The system surprised us one day when a user's Windows install went corrupt on her laptop and she accidentally installed Linux. When her laptop couldn't boot from the hard drive, it automatically booted from the network. When she got the PXE install menu she just hit enter, installing a Linux desktop with all of our default network security settings and applications. She then logged into it with her network account and emailed me to say that her Windows had updated and she wanted to know why her Microsoft Office looked so different now and "Where did Outlook go?" We had a good laugh over how Linux is so easy you can install and configure it by accident now, even on a laptop.
My personal set-up
My personal set-up includes Gnome 3, Chrome, LibreOffice, PhpStorm, MySQL Workbench, and ClusterSSH. Most all of the tools I use are web server based, such as Jira and Stash for development work, phpLDAPadmin, CUPS, BandwidthD, Ganglia, and LogAnalyzer for admin and monitoring.

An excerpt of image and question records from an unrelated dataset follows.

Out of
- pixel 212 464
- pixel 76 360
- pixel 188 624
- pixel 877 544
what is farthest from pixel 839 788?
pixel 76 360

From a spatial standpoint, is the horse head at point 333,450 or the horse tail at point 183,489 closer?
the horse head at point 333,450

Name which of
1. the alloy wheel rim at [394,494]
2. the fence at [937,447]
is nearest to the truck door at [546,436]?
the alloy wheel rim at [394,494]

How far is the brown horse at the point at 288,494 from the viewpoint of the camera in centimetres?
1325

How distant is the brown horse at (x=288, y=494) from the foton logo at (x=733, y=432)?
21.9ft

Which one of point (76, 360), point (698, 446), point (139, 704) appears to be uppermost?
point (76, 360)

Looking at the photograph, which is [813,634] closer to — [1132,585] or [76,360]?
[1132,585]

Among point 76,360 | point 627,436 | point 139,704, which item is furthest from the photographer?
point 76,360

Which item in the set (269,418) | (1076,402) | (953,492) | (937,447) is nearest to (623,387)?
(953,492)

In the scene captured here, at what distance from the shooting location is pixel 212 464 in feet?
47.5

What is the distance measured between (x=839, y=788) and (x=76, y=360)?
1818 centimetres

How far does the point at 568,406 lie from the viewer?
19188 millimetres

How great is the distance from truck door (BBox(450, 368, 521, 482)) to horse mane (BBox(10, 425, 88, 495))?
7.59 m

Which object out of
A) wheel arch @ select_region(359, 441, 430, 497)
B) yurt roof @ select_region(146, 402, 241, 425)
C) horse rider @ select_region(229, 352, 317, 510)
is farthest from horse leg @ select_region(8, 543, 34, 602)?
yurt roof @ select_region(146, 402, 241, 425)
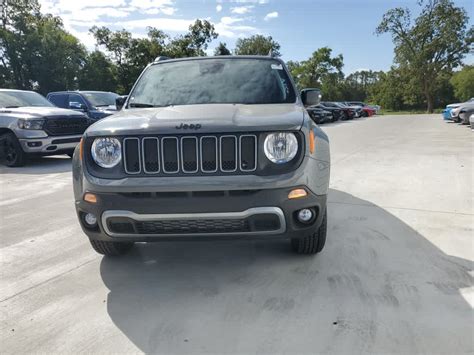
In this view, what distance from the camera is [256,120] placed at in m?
2.79

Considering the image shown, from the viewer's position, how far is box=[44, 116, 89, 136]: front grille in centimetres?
888

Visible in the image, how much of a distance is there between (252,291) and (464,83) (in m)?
65.5

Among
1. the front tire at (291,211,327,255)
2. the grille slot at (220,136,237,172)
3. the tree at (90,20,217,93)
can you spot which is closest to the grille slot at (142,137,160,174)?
the grille slot at (220,136,237,172)

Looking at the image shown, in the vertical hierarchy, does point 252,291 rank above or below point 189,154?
below

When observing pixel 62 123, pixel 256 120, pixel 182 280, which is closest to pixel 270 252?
pixel 182 280

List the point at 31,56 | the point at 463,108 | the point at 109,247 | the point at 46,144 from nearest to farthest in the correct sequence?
1. the point at 109,247
2. the point at 46,144
3. the point at 463,108
4. the point at 31,56

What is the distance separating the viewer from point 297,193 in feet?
8.86

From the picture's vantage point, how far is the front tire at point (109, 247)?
11.1 ft

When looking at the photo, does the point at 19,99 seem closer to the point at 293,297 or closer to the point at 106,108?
the point at 106,108

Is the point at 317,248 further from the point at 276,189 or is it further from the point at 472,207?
the point at 472,207

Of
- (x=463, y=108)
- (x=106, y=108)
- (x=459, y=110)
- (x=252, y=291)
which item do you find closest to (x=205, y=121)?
(x=252, y=291)

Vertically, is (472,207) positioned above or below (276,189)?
below

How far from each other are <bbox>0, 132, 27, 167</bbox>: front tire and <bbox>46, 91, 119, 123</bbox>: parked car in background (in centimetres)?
251

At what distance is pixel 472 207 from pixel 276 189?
11.5ft
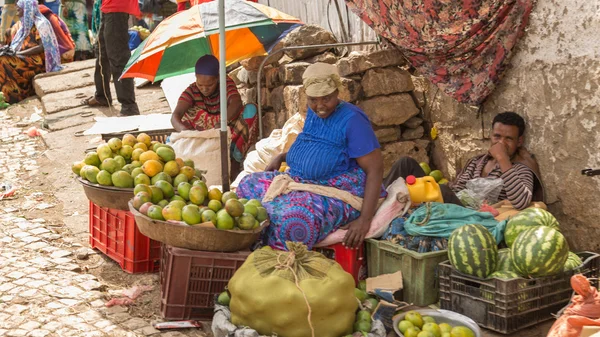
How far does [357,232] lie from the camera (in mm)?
4727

I also use ownCloud, which syncs my KeePassX database file between devices for me.
I'm an avid gamer, and I'm really excited that Linux has raised its head in the gaming realm recently and is making great strides. I run Valve's Steam platform, and lately in my spare time you can find me online playing Ark: Survival Evolved, Killing Floor 2, or the Unreal Tournament 2015 alpha test. I currently own 61 commercial Linux games purchased through Steam for myself and my kids and grandkids, and while I still have a Windows install at home for gaming and photography work, I look forward to the day I won't need to.
For me Linux is about choice, control, and learning something new. I think that's one reason it's not as "easy" for some people. Some prefer a mouse with just one button because there's less to confuse. Personally, I'd rather have a 20-button mouse for more flexibility and spend two hours making it work my way. And yes, I run Gnome 3 because I like it, not because I have to.